The Théâtre de la Huchette (/fr/) is a theatre in Paris.

This small theatre in Paris' Left Bank, located at 23 rue de la Huchette in the 5th arrondissement, is known for playing Eugène Ionesco's absurdist double-bill of The Lesson and The Bald Soprano in permanent repertory since 1957, as Spectacle Ionesco. Today, a third play is presented and this changes from time to time. Despite the theatre's tiny size of only 85 seats, a total of over one and a half million spectators have attended the show.

The theatre's first production, by Georges Vitaly, was Albertina by Valentino Bompiani. The date was 26 April 1948. In 1951, he premièred Georges Schehadés first play Monsieur Bobl'le.

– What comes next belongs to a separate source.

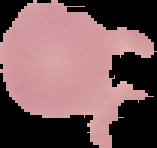
Uninfected.

Summary:
  - Preparation: thin blood film
  - Image size: 157×148 pixels
  - Image type: segmented cell region with the area outside set to black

In 1952, Marcel Pinard took over as owner, and brought to the theatre the works of Jean Genet, Federico García Lorca, Ivan Turgenev, Eugène Ionesco and Jean Tardieu.

The closest métro and RER stations are: Saint-Michel and Saint-Michel – Notre-Dame.

== History ==
The theater was created in 1948 by Georges Vitaly and had its first production on April 26, 1948, Albertina by Valentino Bompiani. The theater was a part of the explosion of creativity and culture following the end of the occupation of Paris.

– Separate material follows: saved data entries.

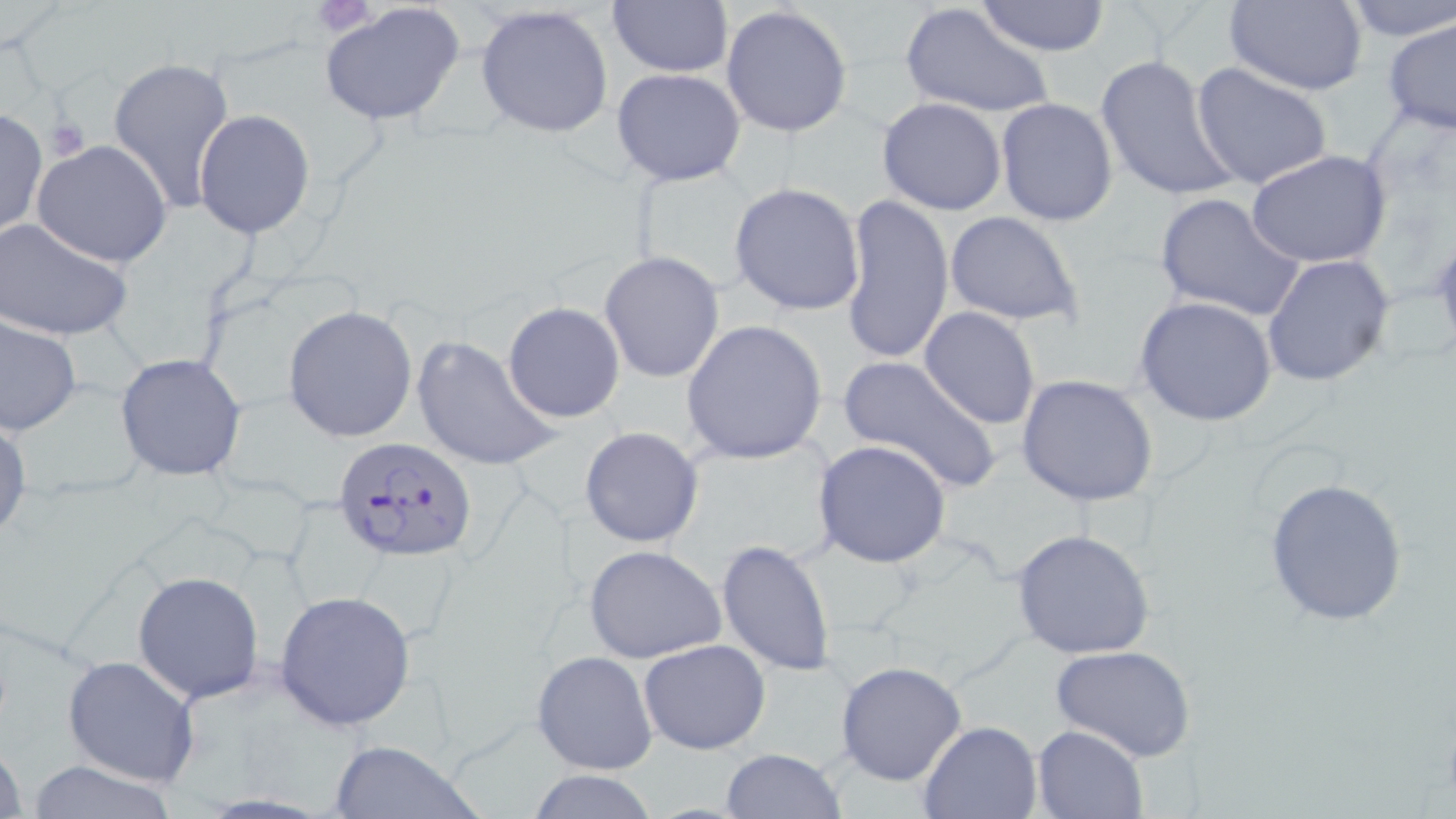

slide_level_diagnosis: Plasmodium falciparum
field_of_view: single
uninfected_red_blood_cell_locations: 'approximate bounding boxes as named x1/y1/x2/y2 corners in pixels: (x1=976, y1=0, x2=1110, y2=56), (x1=1224, y1=0, x2=1368, y2=95), (x1=1341, y1=0, x2=1455, y2=39), (x1=607, y1=1, x2=734, y2=78), (x1=318, y1=2, x2=466, y2=128), (x1=475, y1=4, x2=617, y2=140), (x1=721, y1=4, x2=854, y2=139), (x1=900, y1=4, x2=1054, y2=120), (x1=1383, y1=15, x2=1456, y2=137), (x1=1093, y1=53, x2=1239, y2=204), (x1=106, y1=54, x2=234, y2=213), (x1=1192, y1=63, x2=1332, y2=190), (x1=612, y1=68, x2=748, y2=186), (x1=877, y1=97, x2=1007, y2=216), (x1=995, y1=97, x2=1118, y2=227), (x1=0, y1=107, x2=47, y2=238), (x1=193, y1=109, x2=315, y2=240), (x1=30, y1=139, x2=174, y2=268), (x1=1245, y1=150, x2=1392, y2=270), (x1=729, y1=182, x2=865, y2=317), (x1=1153, y1=193, x2=1306, y2=321), (x1=840, y1=195, x2=953, y2=366), (x1=944, y1=212, x2=1083, y2=326), (x1=0, y1=217, x2=134, y2=343), (x1=599, y1=251, x2=725, y2=382), (x1=1261, y1=253, x2=1395, y2=387), (x1=1133, y1=296, x2=1279, y2=427), (x1=503, y1=302, x2=626, y2=423), (x1=283, y1=305, x2=418, y2=442), (x1=918, y1=306, x2=1041, y2=430), (x1=1, y1=315, x2=81, y2=435), (x1=680, y1=320, x2=828, y2=466), (x1=410, y1=334, x2=558, y2=473), (x1=115, y1=353, x2=248, y2=482), (x1=835, y1=355, x2=1002, y2=493), (x1=1016, y1=374, x2=1160, y2=507), (x1=0, y1=411, x2=31, y2=546), (x1=580, y1=426, x2=703, y2=547), (x1=812, y1=440, x2=952, y2=569), (x1=1261, y1=477, x2=1410, y2=626), (x1=1009, y1=529, x2=1156, y2=661), (x1=715, y1=538, x2=836, y2=675), (x1=584, y1=545, x2=729, y2=664), (x1=133, y1=570, x2=265, y2=704), (x1=274, y1=590, x2=417, y2=730), (x1=637, y1=639, x2=770, y2=755), (x1=1048, y1=644, x2=1198, y2=763), (x1=531, y1=649, x2=657, y2=775), (x1=62, y1=655, x2=199, y2=787), (x1=833, y1=661, x2=968, y2=785), (x1=916, y1=720, x2=1042, y2=819), (x1=1031, y1=724, x2=1149, y2=818), (x1=0, y1=735, x2=27, y2=819), (x1=327, y1=740, x2=484, y2=819), (x1=721, y1=748, x2=846, y2=818), (x1=20, y1=760, x2=184, y2=818), (x1=528, y1=770, x2=659, y2=819)'
platelet_locations: 'approximate bounding boxes as named x1/y1/x2/y2 corners in pixels: (x1=45, y1=117, x2=91, y2=160)'
stain: May-Grünwald-Giemsa
plasmodium_falciparum_infected_red_blood_cell_locations: 'approximate bounding boxes as named x1/y1/x2/y2 corners in pixels: (x1=334, y1=435, x2=479, y2=563)'
magnification: 1000x
modality: optical microscopy
image_size: 1456×819 pixels
preparation: thin blood film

The theater began showing Ionesco's The Bald Soprano (La Cantatrice chauve) followed directly by The Lesson on 16 February 1957. This was a revival of The Bald Soprano, as the play on its own had been poorly received by critics and the public on its own, performed at Théàtre des Noctambules in 1950 before being stopped after only 25 performances. As of February 2017, the two plays have been performed more than 18,000 times at the theater, holding the record for longest running show without interruption at a single theater.

In 1975, owner Marcel Pinard suffered a fatal heart attack in the theater's box office. Following his death the actors who had played the Ionesco double bill since 1957 battled to prevent the closure of the theater, eventually forming their own theater company to continue production.